| Stored dataset items |
──────────────────────────────
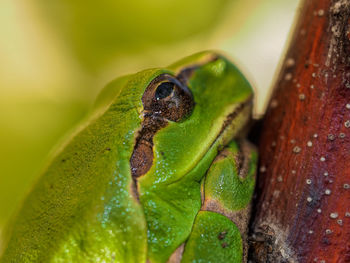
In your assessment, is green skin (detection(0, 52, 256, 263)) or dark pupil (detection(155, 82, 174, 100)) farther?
dark pupil (detection(155, 82, 174, 100))

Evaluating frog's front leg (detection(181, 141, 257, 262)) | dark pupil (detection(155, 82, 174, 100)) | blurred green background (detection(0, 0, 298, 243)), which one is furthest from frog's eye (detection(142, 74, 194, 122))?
blurred green background (detection(0, 0, 298, 243))

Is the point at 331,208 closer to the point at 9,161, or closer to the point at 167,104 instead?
the point at 167,104

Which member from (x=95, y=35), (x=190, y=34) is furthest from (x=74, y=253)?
(x=190, y=34)

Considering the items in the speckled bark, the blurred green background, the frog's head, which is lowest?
the blurred green background

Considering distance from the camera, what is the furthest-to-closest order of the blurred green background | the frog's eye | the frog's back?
the blurred green background, the frog's eye, the frog's back

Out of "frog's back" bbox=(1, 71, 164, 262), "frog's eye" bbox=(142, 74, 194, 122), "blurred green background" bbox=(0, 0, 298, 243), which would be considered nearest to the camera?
"frog's back" bbox=(1, 71, 164, 262)

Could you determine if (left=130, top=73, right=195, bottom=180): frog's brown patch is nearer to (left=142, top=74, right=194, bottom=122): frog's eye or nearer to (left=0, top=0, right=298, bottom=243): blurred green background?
(left=142, top=74, right=194, bottom=122): frog's eye

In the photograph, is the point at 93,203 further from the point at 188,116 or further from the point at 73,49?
the point at 73,49

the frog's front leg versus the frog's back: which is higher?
the frog's back
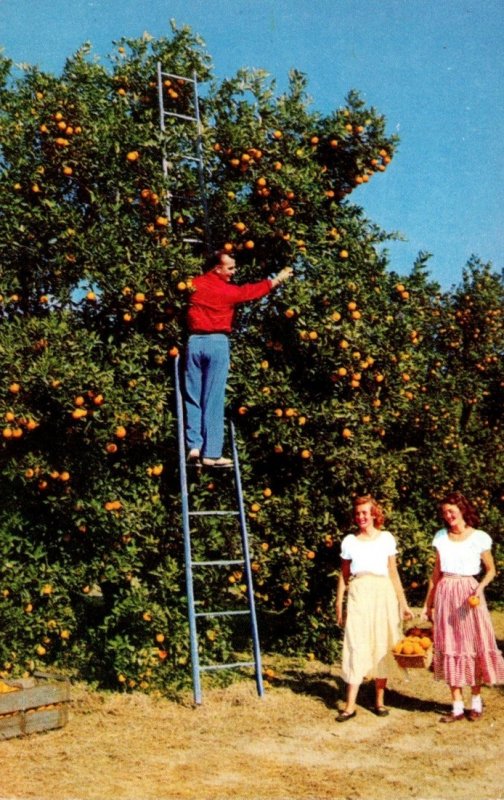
──────────────────────────────
| Request |
Please rewrite the records with "frog's front leg" renamed to "frog's foreleg" throughout, keeping everything else the same. Leave the pictures out.

| The output |
In your assessment, is green skin (detection(0, 52, 256, 263)) or dark pupil (detection(155, 82, 174, 100)) farther?
dark pupil (detection(155, 82, 174, 100))

Evaluating frog's foreleg (detection(181, 141, 257, 262)) | dark pupil (detection(155, 82, 174, 100)) | blurred green background (detection(0, 0, 298, 243)), which one is furthest from frog's eye (detection(142, 74, 194, 122))?
blurred green background (detection(0, 0, 298, 243))

Is the point at 331,208 closer to the point at 9,161, or closer to the point at 167,104 instead?
the point at 167,104

Which member from (x=95, y=35), (x=190, y=34) is furthest from (x=74, y=253)?
(x=190, y=34)

Considering the items in the speckled bark, the blurred green background, the frog's head, which is lowest?
the blurred green background

Considering distance from the camera, what is the furthest-to-closest order of the blurred green background | the frog's eye | the frog's back?
the blurred green background, the frog's eye, the frog's back

Out of "frog's back" bbox=(1, 71, 164, 262), "frog's eye" bbox=(142, 74, 194, 122), "blurred green background" bbox=(0, 0, 298, 243), which would be considered nearest to the camera?
"frog's back" bbox=(1, 71, 164, 262)

Could you determine if (left=130, top=73, right=195, bottom=180): frog's brown patch is nearer to (left=142, top=74, right=194, bottom=122): frog's eye or nearer to (left=0, top=0, right=298, bottom=243): blurred green background?
(left=142, top=74, right=194, bottom=122): frog's eye

In the photograph, is the point at 93,203 further from the point at 188,116 or further from the point at 73,49?
the point at 73,49

the frog's foreleg versus the frog's back: which is higher?
the frog's back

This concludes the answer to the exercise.